Background technology
Extraction refers to compound because of the solubility in two kinds of mutual solubility very littles or fairly insoluble solvent
(distribution coefficient) is different, to partially or completely enter one of which solvent.When the number of extraction is enough, compound will be complete
Enter one of which solvent entirely.
Extractant is various in style, generally comprises inorganic and organic extractant.And most of used in industrial production are
Organic extractant has good dissolubility in organic solvent.It is allowed to be dissolved in organic solvent to be waited for metal to increase it
Extract the dissolubility of object, and enhance its extraction ability, while its volatility can also be weakened, viscosity, and it is water-soluble.Organic extractant
It is largely used to non-ferrous metal hydrometallurgy industry, is mainly used for extracting copper and various noble metals and rare earth.
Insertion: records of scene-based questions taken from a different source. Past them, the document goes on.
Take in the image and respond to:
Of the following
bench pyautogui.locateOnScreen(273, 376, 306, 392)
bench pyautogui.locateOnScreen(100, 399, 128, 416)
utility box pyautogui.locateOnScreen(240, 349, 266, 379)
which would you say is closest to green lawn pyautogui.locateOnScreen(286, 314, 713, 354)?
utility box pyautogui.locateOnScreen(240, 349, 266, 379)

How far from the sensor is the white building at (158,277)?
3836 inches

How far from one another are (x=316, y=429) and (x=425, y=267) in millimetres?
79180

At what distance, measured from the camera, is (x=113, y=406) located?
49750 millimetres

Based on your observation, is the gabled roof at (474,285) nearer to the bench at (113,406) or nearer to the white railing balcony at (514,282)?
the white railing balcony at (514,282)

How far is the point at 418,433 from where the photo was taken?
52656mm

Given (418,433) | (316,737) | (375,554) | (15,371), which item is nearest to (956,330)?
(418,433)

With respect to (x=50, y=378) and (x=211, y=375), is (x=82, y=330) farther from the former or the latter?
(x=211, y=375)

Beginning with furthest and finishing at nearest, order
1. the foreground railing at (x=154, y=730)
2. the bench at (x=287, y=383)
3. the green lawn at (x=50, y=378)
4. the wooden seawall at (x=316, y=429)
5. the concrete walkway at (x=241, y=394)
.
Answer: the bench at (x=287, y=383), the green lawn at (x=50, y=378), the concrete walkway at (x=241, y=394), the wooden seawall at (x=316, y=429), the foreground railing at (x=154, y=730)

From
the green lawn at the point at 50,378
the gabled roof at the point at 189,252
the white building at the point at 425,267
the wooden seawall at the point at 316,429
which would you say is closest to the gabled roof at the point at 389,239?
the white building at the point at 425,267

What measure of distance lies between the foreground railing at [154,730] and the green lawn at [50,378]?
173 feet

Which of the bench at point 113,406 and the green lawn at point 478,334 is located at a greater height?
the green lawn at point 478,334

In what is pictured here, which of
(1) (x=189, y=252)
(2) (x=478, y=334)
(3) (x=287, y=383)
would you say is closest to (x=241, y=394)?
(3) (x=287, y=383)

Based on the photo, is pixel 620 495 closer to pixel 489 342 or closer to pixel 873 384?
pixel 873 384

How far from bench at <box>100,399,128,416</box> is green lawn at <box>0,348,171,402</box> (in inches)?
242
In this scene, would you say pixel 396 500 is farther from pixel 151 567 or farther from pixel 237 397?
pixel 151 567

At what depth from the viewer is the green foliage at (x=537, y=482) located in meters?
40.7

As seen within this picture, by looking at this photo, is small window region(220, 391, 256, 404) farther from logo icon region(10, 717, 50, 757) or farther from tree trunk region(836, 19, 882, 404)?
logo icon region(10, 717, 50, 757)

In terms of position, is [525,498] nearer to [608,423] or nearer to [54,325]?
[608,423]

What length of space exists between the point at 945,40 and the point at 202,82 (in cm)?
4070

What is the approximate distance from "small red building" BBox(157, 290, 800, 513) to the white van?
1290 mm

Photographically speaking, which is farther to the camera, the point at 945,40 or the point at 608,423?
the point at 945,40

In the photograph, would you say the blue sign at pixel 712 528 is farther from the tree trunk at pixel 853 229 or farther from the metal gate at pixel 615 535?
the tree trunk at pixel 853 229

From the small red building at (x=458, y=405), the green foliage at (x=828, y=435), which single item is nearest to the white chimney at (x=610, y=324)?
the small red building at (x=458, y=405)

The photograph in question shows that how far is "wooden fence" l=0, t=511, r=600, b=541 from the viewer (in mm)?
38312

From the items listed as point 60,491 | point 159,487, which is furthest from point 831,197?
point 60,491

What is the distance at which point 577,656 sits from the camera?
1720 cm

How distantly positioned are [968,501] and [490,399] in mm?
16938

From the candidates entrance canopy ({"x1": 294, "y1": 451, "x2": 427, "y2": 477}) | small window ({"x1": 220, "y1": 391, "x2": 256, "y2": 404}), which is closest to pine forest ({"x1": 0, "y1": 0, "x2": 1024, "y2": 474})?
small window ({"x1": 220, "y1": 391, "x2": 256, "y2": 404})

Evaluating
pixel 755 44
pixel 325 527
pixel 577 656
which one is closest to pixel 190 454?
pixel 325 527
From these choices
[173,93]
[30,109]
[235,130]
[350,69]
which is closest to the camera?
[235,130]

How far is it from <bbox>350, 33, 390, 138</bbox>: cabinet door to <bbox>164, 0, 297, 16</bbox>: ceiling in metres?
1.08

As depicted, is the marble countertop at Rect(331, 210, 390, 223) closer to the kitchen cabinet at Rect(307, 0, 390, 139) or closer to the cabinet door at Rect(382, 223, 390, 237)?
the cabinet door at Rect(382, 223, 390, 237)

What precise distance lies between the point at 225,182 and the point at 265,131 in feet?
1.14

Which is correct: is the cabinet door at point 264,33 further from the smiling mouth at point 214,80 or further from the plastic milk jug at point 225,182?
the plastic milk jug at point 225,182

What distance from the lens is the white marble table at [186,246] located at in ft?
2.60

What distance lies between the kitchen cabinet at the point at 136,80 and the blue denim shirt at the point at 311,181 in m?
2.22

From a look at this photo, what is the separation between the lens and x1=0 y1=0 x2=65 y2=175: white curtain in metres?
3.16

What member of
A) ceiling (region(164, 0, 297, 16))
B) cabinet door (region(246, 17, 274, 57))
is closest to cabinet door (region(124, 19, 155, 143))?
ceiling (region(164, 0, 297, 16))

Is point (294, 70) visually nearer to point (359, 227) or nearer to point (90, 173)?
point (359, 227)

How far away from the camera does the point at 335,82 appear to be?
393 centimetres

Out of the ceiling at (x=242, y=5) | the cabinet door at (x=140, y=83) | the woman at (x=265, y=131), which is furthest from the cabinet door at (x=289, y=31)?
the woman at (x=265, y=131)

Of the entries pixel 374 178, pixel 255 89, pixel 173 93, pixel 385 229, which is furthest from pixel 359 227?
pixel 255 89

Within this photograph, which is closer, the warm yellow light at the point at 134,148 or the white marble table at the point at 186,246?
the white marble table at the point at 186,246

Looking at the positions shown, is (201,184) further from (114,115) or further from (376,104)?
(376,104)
There are many kinds of the methods of extraction, generally comprises solvent extraction, solid-liquid extraction (leaching), chemical precipitation method, tree
Fat method, aqueous two-phase method, oxidation-reduction method, floatation and electric stripping process.
What is be wherein most widely used is the precipitation method and solvent extraction.The precipitation method are mainly used for sewage disposal, method master
If adding specific chemical reagent into sewage, it is made to react with the substance to be handled being dissolved in waste water, generated
It is insoluble in the precipitation of salts of water, to which success is removed from sewage.But due to the use of a large amount of chemical reagent, which can cause greatly
The secondary pollution of amount is unfavorable for the green environment advocated energetically now close friend and sustainable development, and is of limited application.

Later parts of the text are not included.